* _Document segment_:
** Start **
School & Compulsory Education

Children in the UK must attend primary and secondary education, from 5 years old until 16 years old. This is a legal requirement, called compulsory education. They usually start school in the September before their 5th birthday and finish in June after their 16th birthday. Usually, they have to wear a uniform. You can ask schools or Global Link to provide you with a uniform, or purchase them from the School Uniform Shop.
There are some links for information from Lancashire County Council, who provide school and nursery education for pre-school children and for 4-18 year-olds.
If you need help to find a school place in the Lancaster and Morecambe area, you can contact Global Link

Book an appointment with Zia at Global Link to find a school for your child

Primary and secondary school

School is in two parts, primary school, from age 4 to 11, and secondary school, from age 11 to 16. Secondary education continues until 18, but this is not compulsory. Some people call secondary school ‘high school’.

Nursery & Pre-school

There are lots of pre-schools and nurseries for babies and children up to age 4. Children aged 3 & 4 can get 15 hours of free childcare in a nursery school. The nursery has to apply for ‘nursery vouchers’ from the Local Authority. Asylum seekers need to provide their NASS number.
Here is County Council information about childcare, nurseries, and pre-school: Click here


School places are limited, so you need to check with local schools or with the education authority for availability.
This is the contact information for the Education office for the Lancaster and Morecambe area:

Primary School, age 4 to 11

Your child will join a year group depending on their date of birth. 31st August is the end of one school year, and 1st September is the start of the new school year. If your child is born in September, they will be an older member of the year group. If they are born in August, they will be a young member of the year group. Children usually start school in the September before their 5th birthday.

The year groups in primary school are:
Reception (age 4-5), Year 1 (age 5-6), Year 2 (age 6-7), Year 3 (age 7-8), Year 4 (age 8-9), Year 5 (age 9-10), Year 7 (age 10-11)
In May of Year 2 and 6, children take a kind of exam in school called the SATs (Standard Assessment Tests). This is to check the school’s level. There are tests for the children in maths and English. In year 2, the tests are informal, and in Year 6 they are more formal. Sometimes children need support with learning and with emotions around the time of the Year 6 SATs.

Secondary school age 11 to 16

The year groups in secondary school are:
Year 7 (age 11-12), Year 8 (age12-13), Year 9 (age 13-14), Year 10 (age 14-15), Year 11 (age 15 -16)


In May and June of Year 11, children take important national exams called GCSEs (general certificate of education). This is a stepping-stone for their next level of education. The grades are 1 to 9. 9 is the top grade, and 1 is the bottom grade. Grade 4 is a pass.
** End **
* _To do_:
(1) In the text on UK school and compulsory education, which GCSE grade counts as a pass?
(2) Do these statements agree with the text on UK school and compulsory education? Answer yes or no for each, quoting the words of the text that decide it.
(a) Children aged 3 and 4 can get 15 hours of free childcare in a nursery school.
(b) Secondary education up to age 18 is compulsory.
(c) The Year 6 SATs are informal.
(3) Write the next part of the text on UK school and compulsory education, starting after its final sentence.

* _Supplied data_:
** Start **
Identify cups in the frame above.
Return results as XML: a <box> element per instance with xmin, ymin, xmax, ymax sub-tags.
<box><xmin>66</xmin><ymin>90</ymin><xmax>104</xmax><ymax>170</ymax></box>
** End **
* _Answers given_:
(1) Grade 4 is a pass.

(2)
(a) Yes: "Children aged 3 & 4 can get 15 hours of free childcare in a nursery school."
(b) No: "Secondary education continues until 18, but this is not compulsory."
(c) No: "In year 2, the tests are informal, and in Year 6 they are more formal."

(3)
Children usually take up to 8 GCSEs, always including English, maths, science and usually one other language. The GCSE courses start at the beginning of year 10 and last for 2 years, finishing at the end of Year 11. Some schools start GCSE courses in year 9. Schools want all pupils to achieve 5 subjects at grade 4 or higher, including maths and English. This is called full level 2 qualification and is needed to continue studying at level 3 or sixth form.

It is very difficult to get a place in a school if your child arrives between year 10 and year 11, when they are 15 or 16, and in this case, they will probably need to go to college. In Lancaster and Morecambe, they need to contact White Cross Education Centre, as the schools will not usually accept them.

Area Education Office, White Cross Neighbourhood Centre, Quarry Road, Lancaster, LA1 3SE

Free school meals

All asylum seekers children and those on low family incomes are eligible to receive Free School Meals.
All information about school places in Lancashire can be accessed via:

Sixth form / further education college: age 16-18

Most schools have a sixth form (Year 12, age 16-17; Year 13, age 17-18)
This part of education is not compulsory, but most young people continue in education at this age, in school or college.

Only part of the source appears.